Olympiad problems

1997 IMO Shortlist, 16

Tags: angle bisector , incenter , collinearity , trigonometry , circumcircle , geometry

In an acute-angled triangle $ ABC,$ let $ AD,BE$ be altitudes and $ AP,BQ$ internal bisectors. Denote by $ I$ and $ O$ the incenter and the circumcentre of the triangle, respectively. Prove that the points $ D, E,$ and $ I$ are collinear if and only if the points $ P, Q,$ and $ O$ are collinear.

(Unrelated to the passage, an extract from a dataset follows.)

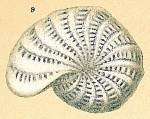Elphidium lessonii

2000 Saint Petersburg Mathematical Olympiad, 10.6

Tags: excircle , collinearity , geometry

One of the excircles of triangle $ABC$ is tangent to the side $AB$ and to the extensions of sides $CA$ and $CB$ at points $C_1$, $B_1$ and $A_1$ respectively. Another excircle is tangent to side $AB$ and to the extensions of sides $BA$ and $BC$ at points $B_2$, $C_2$ and $A_2$ respectively. Line $A_1B_1$ and $A_2B_2$ intersect at point $P$,. lines $A_1C_1$ and $A_2C_2$ intersect at point $Q$. Prove that the points $A$, $P$, $Q$ are collinear [I]Proposed by S. Berlov[/i]

2022 Macedonian Mathematical Olympiad, Problem 5

Tags: excenter , collinearity , circumcircle , geometry , incenter

An acute $\triangle ABC$ with circumcircle $\Gamma$ is given. $I$ and $I_a$ are the incenter and $A-$excenter of $\triangle ABC$ respectively. The line $AI$ intersects $\Gamma$ again at $D$ and $A'$ is the antipode of $A$ with respect to $\Gamma$. $X$ and $Y$ are point on $\Gamma$ such that $\angle IXD = \angle I_aYD = 90^\circ$. The tangents to $\Gamma$ at $X$ and $Y$ intersect in point $Z$. Prove that $A', D$ and $Z$ are collinear. [i]Proposed by Nikola Velov[/i]

2019 Thailand Mathematical Olympiad, 8

Tags: collinearity , geometry , incenter , collinear , circumcircle

Let $ABC$ be a triangle such that $AB\ne AC$ and $\omega$ be the circumcircle of this triangle. Let $I$ be the center of the inscribed circle of $ABC$ which touches $BC$ at $D$. Let the circle with diameter $AI$ meets $\omega$ again at $K$. If the line $AI$ intersects $\omega$ again at $M$, show that $K, D, M$ are collinear.

1989 IMO Longlists, 48

Tags: circumcircle , quadrilateral , collinearity , geometry

A bicentric quadrilateral is one that is both inscribable in and circumscribable about a circle, i.e. both the incircle and circumcircle exists. Show that for such a quadrilateral, the centers of the two associated circles are collinear with the point of intersection of the diagonals.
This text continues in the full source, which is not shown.